A Charlottesville Circuit Court denies pleas of sovereign immunity by defendant nurses on a med-mal claim alleging one nurse negligently placed a peripherally inserted catheter central line in the premature infant plaintiff’s right arm, and another nurse failed to notice signs and symptoms indicating the line had been negligently placed, which later led to surgical amputation of the affected arm; defendant nurses are not immune, even if the neonatology fellow, a physician in training who allegedly repeatedly confirmed placement of the line, may have immunity.
The question here is whether defendant registered nurses and employees of the University of Virginia Medical Center are entitled to sovereign immunity from liability for medical malpractice related to care they dispensed under the general supervision of a licensed physician engaged as a fellow in the neonatology department.
In this case, because defendants were involved purely in providing healthcare, the court agrees they are not immune. Defendants primarily performed a function of providing direct patient care, rather than a student or teaching function. Their function in providing treatment to the infant was not oriented towards research, as in Gargiulo v. Ohar, 239 Va. 209 (1990), or education and training, as in Lawthorne v. Harlan, 214 Va. 405 (1973). Their function was to provide medical nursing care to patients admitted to the NICU unit.
The distinction between providing direct patient care and performing a training or teaching function was recognized in this court by Judge Swett in Houchens v. Rector & Visitors of U.Va., No. 4598, Charlottesville Cir.Ct., July 11, 1991. Although defendants argue to the contrary, Judge Swett’s opinion in Houchens was not negated by the Supreme Court of Virginia’s later decision in Lohr v. Larsen, 246 Va. 81 (1993).
Although defendants argue it would be incongruous if the individual who repeatedly confirmed placement of the PICC line, Dr. Naylor, a neonatology fellow in training, would be immune from liability under Gargiulo while defendant nurses in this case would not, the Supreme Court of Virginia has clearly stated the commonwealth’s general interest in its citizens receiving adequate medical care is slight in the context of a state’s interest as sovereign. By contrast, the commonwealth has a significant interests in providing medical education of the University of Virginia Medical Center.
Without further guidance from the Supreme Court, it is difficult to see how providing immunity to nurses assigned to the NICU unit for acts of negligence would further the commonwealth’s interest in providing medical education.
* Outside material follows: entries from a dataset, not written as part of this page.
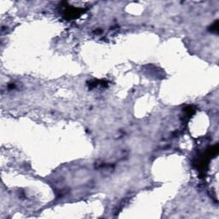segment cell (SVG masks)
<instances>
[{"label": "cell", "mask_w": 219, "mask_h": 219, "mask_svg": "<svg viewBox=\"0 0 219 219\" xmlns=\"http://www.w3.org/2000/svg\"><path fill=\"white\" fill-rule=\"evenodd\" d=\"M82 9H75V8H73V9H67L65 14L68 16V17H69V18H76L77 16H79L81 14H82Z\"/></svg>", "instance_id": "obj_1"}]
</instances>
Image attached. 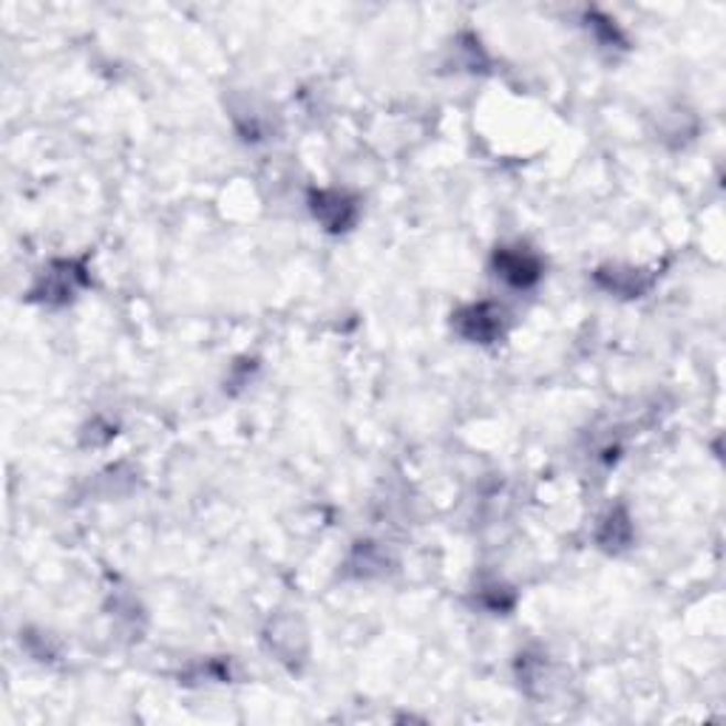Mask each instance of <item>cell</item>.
Wrapping results in <instances>:
<instances>
[{"mask_svg": "<svg viewBox=\"0 0 726 726\" xmlns=\"http://www.w3.org/2000/svg\"><path fill=\"white\" fill-rule=\"evenodd\" d=\"M491 270L500 278L502 285H509L511 290H531L540 285L545 265H542L540 253L531 250L529 245H502L497 247L491 256Z\"/></svg>", "mask_w": 726, "mask_h": 726, "instance_id": "6da1fadb", "label": "cell"}, {"mask_svg": "<svg viewBox=\"0 0 726 726\" xmlns=\"http://www.w3.org/2000/svg\"><path fill=\"white\" fill-rule=\"evenodd\" d=\"M451 327L469 344H494V341L505 335L509 318H505V310L494 305V301H474V305L460 307L451 316Z\"/></svg>", "mask_w": 726, "mask_h": 726, "instance_id": "7a4b0ae2", "label": "cell"}, {"mask_svg": "<svg viewBox=\"0 0 726 726\" xmlns=\"http://www.w3.org/2000/svg\"><path fill=\"white\" fill-rule=\"evenodd\" d=\"M86 285V267L79 265V261H66V258H63V261H52L49 270L40 273L32 287V298L40 301V305L63 307L68 305V301H74V296Z\"/></svg>", "mask_w": 726, "mask_h": 726, "instance_id": "3957f363", "label": "cell"}, {"mask_svg": "<svg viewBox=\"0 0 726 726\" xmlns=\"http://www.w3.org/2000/svg\"><path fill=\"white\" fill-rule=\"evenodd\" d=\"M310 211L316 222L324 225L330 233H346L355 227L357 216H361V205L357 199L338 188H324V191L310 193Z\"/></svg>", "mask_w": 726, "mask_h": 726, "instance_id": "277c9868", "label": "cell"}, {"mask_svg": "<svg viewBox=\"0 0 726 726\" xmlns=\"http://www.w3.org/2000/svg\"><path fill=\"white\" fill-rule=\"evenodd\" d=\"M265 639L270 644V653H276L278 661H285L290 668L307 659V633L301 628V621L292 619V616L273 621Z\"/></svg>", "mask_w": 726, "mask_h": 726, "instance_id": "5b68a950", "label": "cell"}, {"mask_svg": "<svg viewBox=\"0 0 726 726\" xmlns=\"http://www.w3.org/2000/svg\"><path fill=\"white\" fill-rule=\"evenodd\" d=\"M596 285L605 292H613L619 298H641L653 287V276L641 267L628 265H608L596 270Z\"/></svg>", "mask_w": 726, "mask_h": 726, "instance_id": "8992f818", "label": "cell"}, {"mask_svg": "<svg viewBox=\"0 0 726 726\" xmlns=\"http://www.w3.org/2000/svg\"><path fill=\"white\" fill-rule=\"evenodd\" d=\"M596 542H599L601 551L608 554H619L621 548H628L633 542V520L624 509H610L608 514L601 516V525L596 531Z\"/></svg>", "mask_w": 726, "mask_h": 726, "instance_id": "52a82bcc", "label": "cell"}, {"mask_svg": "<svg viewBox=\"0 0 726 726\" xmlns=\"http://www.w3.org/2000/svg\"><path fill=\"white\" fill-rule=\"evenodd\" d=\"M346 568H355L357 576L370 579V576L383 574V568H389V554L377 542H357L346 559Z\"/></svg>", "mask_w": 726, "mask_h": 726, "instance_id": "ba28073f", "label": "cell"}, {"mask_svg": "<svg viewBox=\"0 0 726 726\" xmlns=\"http://www.w3.org/2000/svg\"><path fill=\"white\" fill-rule=\"evenodd\" d=\"M477 599L485 610L491 613H505V610L514 608V590L509 585H502L500 579L494 581H482L480 590H477Z\"/></svg>", "mask_w": 726, "mask_h": 726, "instance_id": "9c48e42d", "label": "cell"}]
</instances>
In the treatment of plaintiff, defendants served as caregivers; they were not involved in any state-sponsored research; they were not students or interns trying to pursue further training; they were not primarily engaged in teaching; nor were they primarily engaged in administrative work.
Neither the nature of the function performed by the nurses assigned to the NICU nor the commonwealth’s interest in that function are sufficient to warrant immunity from acts of simple negligence. Defendants primarily served the function of providing patient care to plaintiff, and the commonwealth has little interest – in its sovereign capacity – in individual patient care as provided at the U.Va. Medical Center.
Gaines v. Health Services Foundation (Hogshire, J.) No. CL 08-147, April 30, 2010; Charlottesville Cir.Ct.; Edward J. McNelis III, William H. Archembault, Matthew B. Murray for the parties. VLW 010-8-084, 7 pp.